## YOUR ASSIGNMENT
Begin at the line that holds "Mixed By Carl" and retype every line through the end of the material, both included. Leave out the pictures.

════════════════════

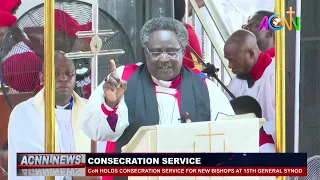 CoN HOLDS CONSECRATION SERVICE FOR NEW BISHOPS @ 15TH GENERAL SYNOD.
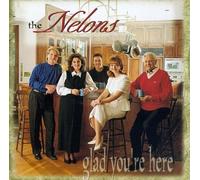 Nelons - Glad You're Here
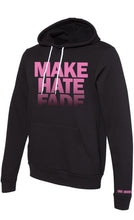 Load image into Gallery viewer, SALE!!! MAKE HATE FADE (FRSH) Hoodie
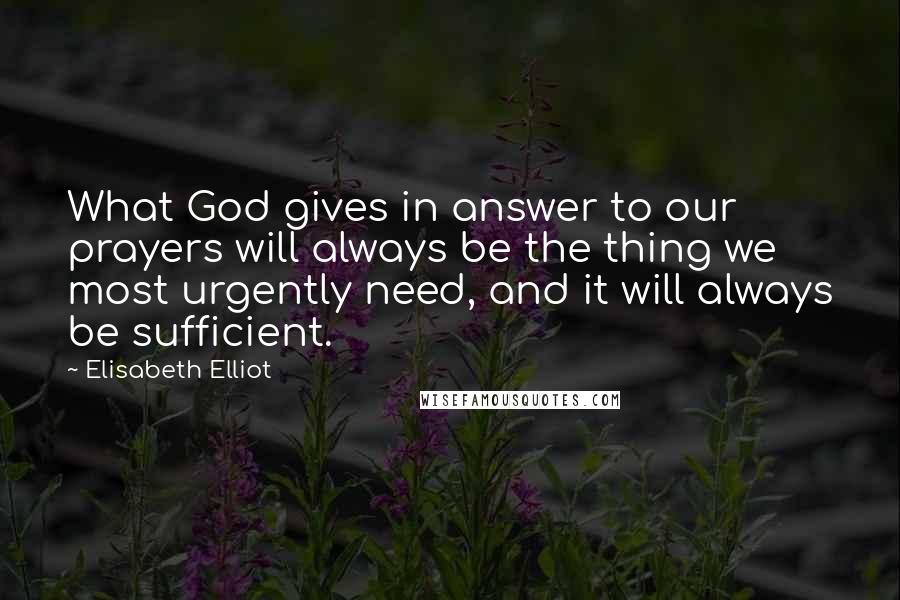 Elisabeth Elliot Quotes: What God gives in answer to our prayers will always be the thing we most urgently need, and it will always be sufficient.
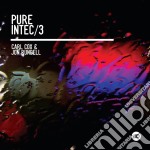 Mixed By Carl Cox And Jon Rundell - Pure Intec 3 (2 Cd)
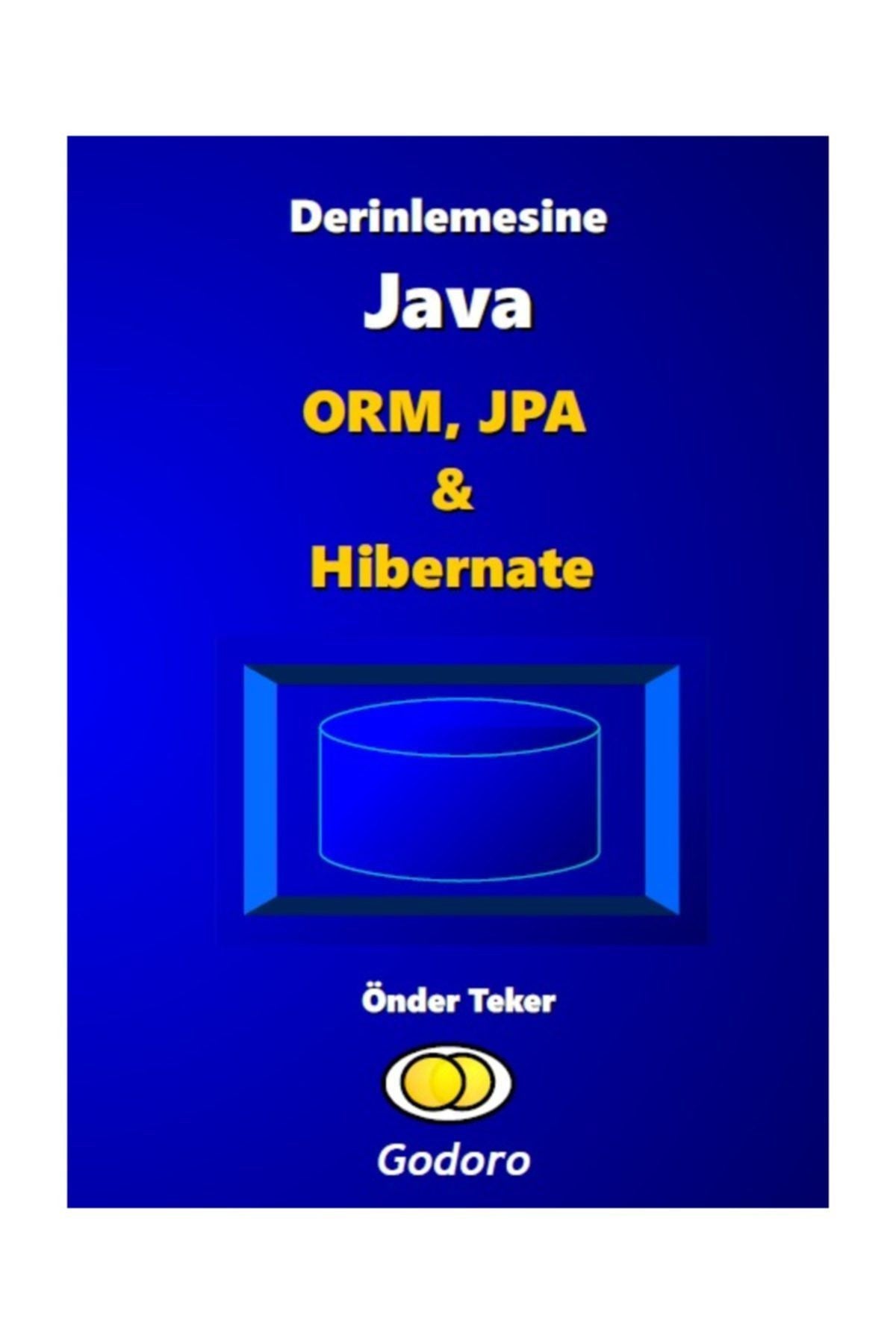 Godoro Yayıncılık Derinlemesine Java Orm, Jpa & Hibernate kitap kapağı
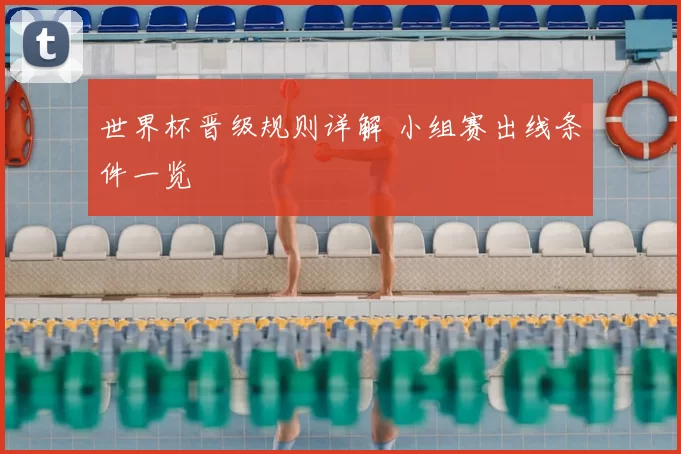 世界杯晋级规则详解 小组赛出线条件一览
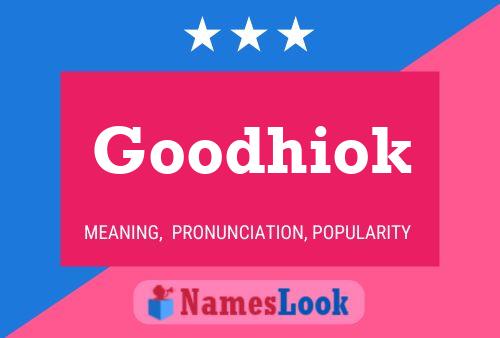 Goodhiok Name Poster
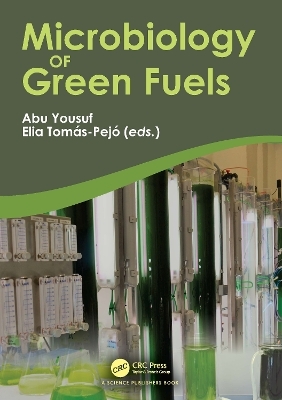 Microbiology of Green Fuels - 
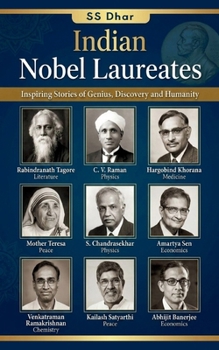 Indian Nobel Laureates: Inspiring Stories of Genius, Discovery, and Humanity: A Short Biographical Journey Through the Lives of India's Nobel Prize Winners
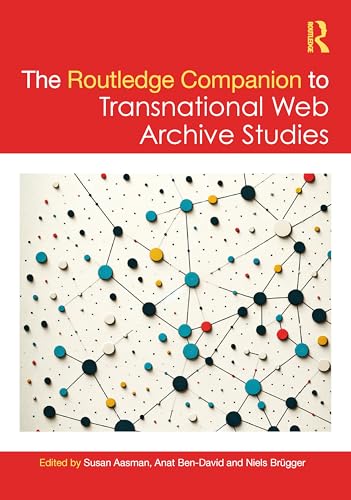 The Routledge Companion to Transnational Web Archive Studies (Routledge Companions to the Digital Humanities)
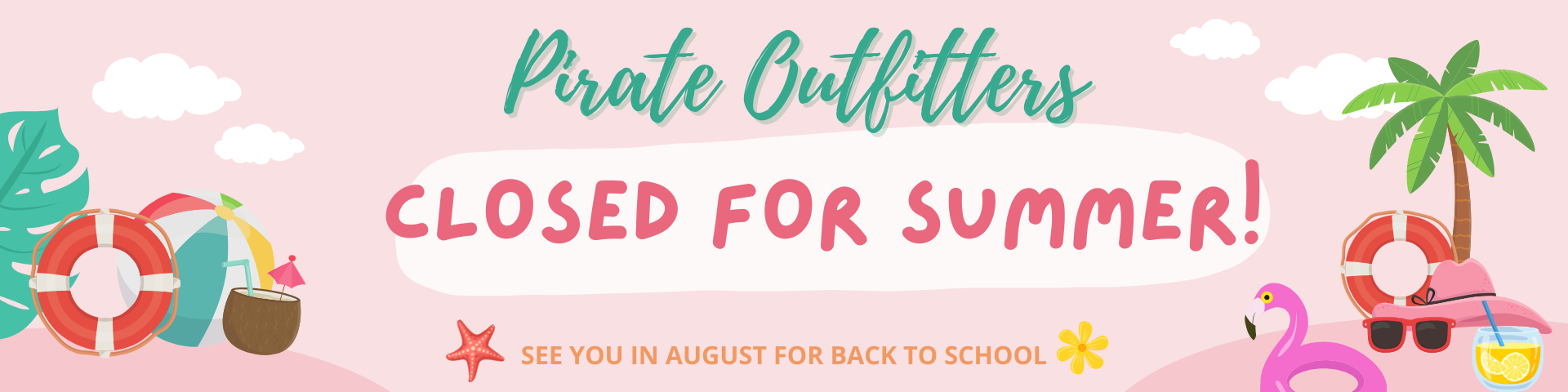 Pirate Outfitters Closed for Summer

════════════════════

## RESPONSE TO THIS TASK
 Mixed By Carl Cox And Jon Rundell - Pure Intec 3 (2 Cd)
 Godoro Yayıncılık Derinlemesine Java Orm, Jpa & Hibernate kitap kapağı
 世界杯晋级规则详解 小组赛出线条件一览
 Goodhiok Name Poster
 Microbiology of Green Fuels - 
 Indian Nobel Laureates: Inspiring Stories of Genius, Discovery, and Humanity: A Short Biographical Journey Through the Lives of India's Nobel Prize Winners
 The Routledge Companion to Transnational Web Archive Studies (Routledge Companions to the Digital Humanities)
 Pirate Outfitters Closed for Summer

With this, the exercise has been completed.